Julia Dinsmore: Singing Freedom’s Song

Wilson Hartgrove, Jonathan and Dinsmore, JuliaI led a workshop in Minnesota last week for the good folks at Collegeville Institute. (If you don’t know them, check em out here. They’re doing great work to support faith-rooted writing in the world.)

A highlight of the week was getting to hang out with Julia Dinsmore, freedom singer, medicine story-teller, and great porch sitter of the North country. Grandma Julia, as she’s known to the Movement, reminds me of our Grandma Ann here in Durham–of Fannie Lou Hamer, Sojourner Truth, Julian of Norwich, Miriam of the Exodus and all the great women who’ve changed the world.

She sent me home with a wall hanging of her poem to put up at Rutba House. Since it’s pure truth, I wanted to share it here too.

My Name Is Not “Those People”

By Julia Dinsmore

My name is not “Those People.”
I am a loving woman, a mother in pain, giving birth to the future, where my babies have the same chance to thrive as anyone.

My name is not “Inadequate.”
I did not make my husband leave – he chose to,
and chooses not to pay child support.
Truth is thought, there isn’t a job base for all
fathers to support their families.
While society turns its head, my children pay the price.

My name is not “Problem and Case to Be Managed.”
I am a capable human being and citizen, not a client.
The social service system can never replace the compassion
and concern of loving Grandparents, Aunts, Uncles, Fathers,
Cousins, Community – all the bonded people who need to be
but are not present to bring children forward to their potential.

My name is not “Lazy, Dependent Welfare Mother.”
If the unwaged work of parenting, homemaking and community building was factored into the Gross National Product, my work would have untold value. And I wonder why my middle-class sisters whose husbands support them to raise their children are glorified – and they don’t get called lazy and dependent.

My name is not “Ignorant, Dumb or Uneducated.”
I live with an income of $621 with $169 in food stamps.
Rent is $585. that leaves $36 a month to live on. I am such a genius at surviving that I could balance the state budget in an hour.

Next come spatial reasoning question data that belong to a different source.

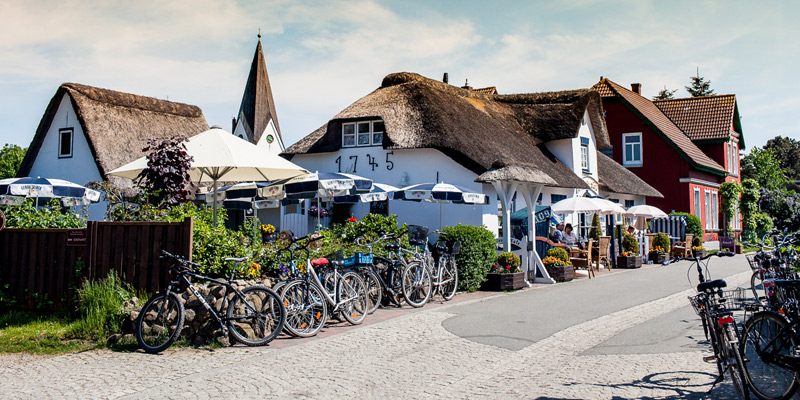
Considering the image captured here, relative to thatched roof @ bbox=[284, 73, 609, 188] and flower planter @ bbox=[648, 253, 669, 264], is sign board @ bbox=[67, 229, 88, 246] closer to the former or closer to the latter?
thatched roof @ bbox=[284, 73, 609, 188]

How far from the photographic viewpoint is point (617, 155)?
3756 centimetres

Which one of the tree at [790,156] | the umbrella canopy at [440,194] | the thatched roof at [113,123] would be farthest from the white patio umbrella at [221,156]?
the tree at [790,156]

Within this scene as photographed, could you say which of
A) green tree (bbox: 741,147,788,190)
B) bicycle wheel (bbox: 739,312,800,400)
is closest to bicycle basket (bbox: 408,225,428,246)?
bicycle wheel (bbox: 739,312,800,400)

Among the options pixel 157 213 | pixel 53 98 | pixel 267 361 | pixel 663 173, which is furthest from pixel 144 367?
pixel 663 173

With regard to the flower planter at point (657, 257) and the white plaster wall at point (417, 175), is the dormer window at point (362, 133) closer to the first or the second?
the white plaster wall at point (417, 175)

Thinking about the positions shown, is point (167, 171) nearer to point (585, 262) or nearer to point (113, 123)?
point (585, 262)

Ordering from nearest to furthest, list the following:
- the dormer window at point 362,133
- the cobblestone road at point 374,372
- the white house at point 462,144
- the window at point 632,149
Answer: the cobblestone road at point 374,372
the white house at point 462,144
the dormer window at point 362,133
the window at point 632,149

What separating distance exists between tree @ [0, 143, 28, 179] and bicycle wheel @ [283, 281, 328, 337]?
28534mm

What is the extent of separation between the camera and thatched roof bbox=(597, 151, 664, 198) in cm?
2797

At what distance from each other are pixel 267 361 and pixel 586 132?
21.4m

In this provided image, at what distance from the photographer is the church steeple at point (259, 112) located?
155ft

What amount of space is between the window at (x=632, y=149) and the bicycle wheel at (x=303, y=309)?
1205 inches

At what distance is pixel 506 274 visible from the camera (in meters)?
14.3

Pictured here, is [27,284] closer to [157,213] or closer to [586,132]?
[157,213]
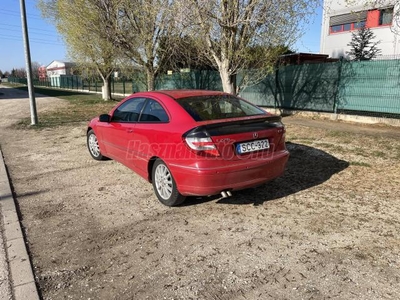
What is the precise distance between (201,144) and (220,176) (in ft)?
1.41

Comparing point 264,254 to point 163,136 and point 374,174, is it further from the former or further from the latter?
point 374,174

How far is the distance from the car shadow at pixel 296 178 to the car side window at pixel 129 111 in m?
1.55

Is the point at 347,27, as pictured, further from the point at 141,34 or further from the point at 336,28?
the point at 141,34

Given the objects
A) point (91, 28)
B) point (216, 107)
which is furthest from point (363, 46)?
point (216, 107)

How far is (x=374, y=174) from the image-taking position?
17.6ft

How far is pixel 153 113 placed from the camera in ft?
14.6

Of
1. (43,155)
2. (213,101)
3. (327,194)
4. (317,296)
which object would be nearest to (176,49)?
(43,155)

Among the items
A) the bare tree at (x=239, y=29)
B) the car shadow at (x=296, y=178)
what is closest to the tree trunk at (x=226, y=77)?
the bare tree at (x=239, y=29)

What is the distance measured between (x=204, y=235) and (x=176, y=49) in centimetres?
928

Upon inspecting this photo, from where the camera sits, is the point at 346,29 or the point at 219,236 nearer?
the point at 219,236

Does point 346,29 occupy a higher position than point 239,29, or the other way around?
point 346,29

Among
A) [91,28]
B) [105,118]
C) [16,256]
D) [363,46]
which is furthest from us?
[363,46]

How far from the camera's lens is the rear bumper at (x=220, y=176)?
143 inches

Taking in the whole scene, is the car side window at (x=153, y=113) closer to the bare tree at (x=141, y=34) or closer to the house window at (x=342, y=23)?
the bare tree at (x=141, y=34)
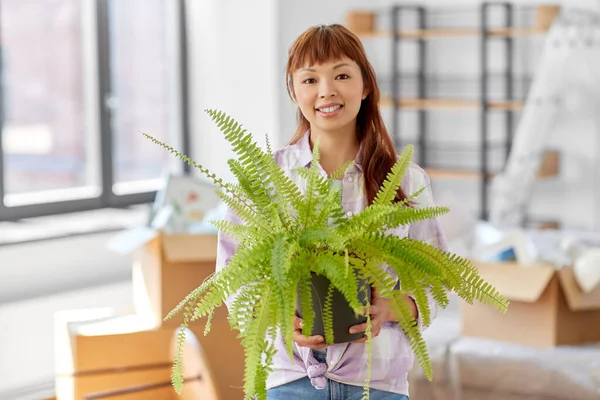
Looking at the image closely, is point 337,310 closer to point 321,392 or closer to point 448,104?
point 321,392

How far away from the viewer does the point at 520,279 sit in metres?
2.52

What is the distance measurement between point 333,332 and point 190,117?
10.3ft

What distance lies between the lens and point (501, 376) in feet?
8.20

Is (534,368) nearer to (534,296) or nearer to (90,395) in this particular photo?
(534,296)

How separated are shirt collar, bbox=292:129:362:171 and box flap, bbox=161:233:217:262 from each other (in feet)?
3.28

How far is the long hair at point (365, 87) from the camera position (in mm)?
1349

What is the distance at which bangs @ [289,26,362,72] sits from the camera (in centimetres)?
134

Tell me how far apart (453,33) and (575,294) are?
2.45m

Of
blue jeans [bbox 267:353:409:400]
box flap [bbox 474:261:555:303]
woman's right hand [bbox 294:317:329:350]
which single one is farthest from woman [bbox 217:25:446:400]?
box flap [bbox 474:261:555:303]

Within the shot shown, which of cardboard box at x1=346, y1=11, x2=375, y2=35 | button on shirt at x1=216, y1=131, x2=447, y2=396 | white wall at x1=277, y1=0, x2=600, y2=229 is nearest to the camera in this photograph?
button on shirt at x1=216, y1=131, x2=447, y2=396

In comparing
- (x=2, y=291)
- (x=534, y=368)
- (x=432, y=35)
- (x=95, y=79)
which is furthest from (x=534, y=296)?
(x=432, y=35)

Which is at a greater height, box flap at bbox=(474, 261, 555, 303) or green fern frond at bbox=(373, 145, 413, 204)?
green fern frond at bbox=(373, 145, 413, 204)

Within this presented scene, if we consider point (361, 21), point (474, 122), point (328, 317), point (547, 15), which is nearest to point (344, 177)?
point (328, 317)

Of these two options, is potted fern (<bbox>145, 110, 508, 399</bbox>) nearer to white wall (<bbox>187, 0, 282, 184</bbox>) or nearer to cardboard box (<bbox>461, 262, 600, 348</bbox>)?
cardboard box (<bbox>461, 262, 600, 348</bbox>)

Never mind that there is a lack of living-wage jobs.
Never mind that it is impossible to be the sole emotional, social and economic support to a family.
Never mind that parents are losing their children to the gangs, drugs, stealing, prostitution, social workers, kidnapping, the streets, the predator.
Forget about putting money into schools – just build more prisons.

My name is not “Lay Down and Die Quietly.”
My love is powerful and my urge to keep my children alive will never stop. All children need homes and people who love them. They need safety and the chance to be the people they were born to be.

The wind will stop before I let my children become a statistic.
Before you give in to the urge to blame me,
the blames that lets us go blind and unknowing into
the isolation that disconnects us, take another look.
Don’t go away.
For I am not the problem, but the solution.
And…My name is not “Those People.”

Ms. Dinsmore’s poem, My Name Is Not “Those People,” is included in her book, My Name Is Child of God … Not “Those People”: A First-Person Look at Poverty (Augsburg Fortress Publishers).